SQL> CONNECT SYS/AS SYSDBA Enter password: password Connected. SQL> ALTER SYSTEM SET AUDIT_TRAIL=DB SCOPE=SPFILE; System altered. SQL> CONNECT SYS/AS SYSOPER Enter password: password Connected. SQL> SHUTDOWN Database closed. Database dismounted. SQL> STARTUP ORACLE instance started.
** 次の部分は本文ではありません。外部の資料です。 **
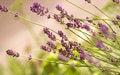 Free Lavender Bush Royalty Free Stock Photos - 24935848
ファイングレイン監査が有効であることの確認: データベースでファイングレイン監査が使用されている場合、AUDIT_TRAIL
パラメータを設定する必要はありません。ファイングレイン監査では、監査ポリシーをPL/SQLパッケージ内に作成します。ソース・データベースのV$OPTION
表への問合せを実行して、ファイングレイン監査が有効であることを確認できます。V$OPTION
で指定するパラメータ値(この場合Fine-grained Auditing
)では、大/小文字が区別されます。
次に例を示します。
SQL> SELECT * FROM V$OPTION WHERE PARAMETER = 'Fine-grained Auditing'; PARAMETER VALUE ----------------------- --------- Fine-grained Auditing TRUE
この例は、ファイングレイン監査が有効であることを示しています。問合せがFALSE
を返した場合は、Oracle Databaseセキュリティ管理者にこのデータベースで必要なファイングレイン監査を有効にして構成するように依頼します。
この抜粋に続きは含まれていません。